Stored data

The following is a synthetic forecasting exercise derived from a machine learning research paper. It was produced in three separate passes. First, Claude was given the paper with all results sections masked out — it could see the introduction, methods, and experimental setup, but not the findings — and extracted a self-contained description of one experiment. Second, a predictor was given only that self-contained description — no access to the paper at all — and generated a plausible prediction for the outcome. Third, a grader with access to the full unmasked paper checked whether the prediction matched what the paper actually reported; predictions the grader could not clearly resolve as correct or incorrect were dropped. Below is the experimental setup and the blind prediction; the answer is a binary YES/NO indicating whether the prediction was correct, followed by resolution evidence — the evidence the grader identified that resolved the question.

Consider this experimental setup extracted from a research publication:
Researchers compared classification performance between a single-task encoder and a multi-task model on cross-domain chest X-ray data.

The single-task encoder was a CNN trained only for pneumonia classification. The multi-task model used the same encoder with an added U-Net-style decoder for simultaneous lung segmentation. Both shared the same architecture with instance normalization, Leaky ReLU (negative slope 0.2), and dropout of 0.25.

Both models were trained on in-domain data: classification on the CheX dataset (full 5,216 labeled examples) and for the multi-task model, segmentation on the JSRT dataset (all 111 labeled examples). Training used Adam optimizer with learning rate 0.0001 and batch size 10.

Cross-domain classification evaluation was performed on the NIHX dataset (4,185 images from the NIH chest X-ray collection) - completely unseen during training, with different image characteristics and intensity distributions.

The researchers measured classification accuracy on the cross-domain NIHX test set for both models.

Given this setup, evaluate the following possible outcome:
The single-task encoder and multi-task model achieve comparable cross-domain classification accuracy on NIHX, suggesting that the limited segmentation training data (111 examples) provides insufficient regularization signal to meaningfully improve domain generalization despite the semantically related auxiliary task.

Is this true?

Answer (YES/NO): YES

Aim of the exercise - Say how many lines of the entries above hold the string "NIHX", and say nothing besides the number.

Answer to this exercise - 3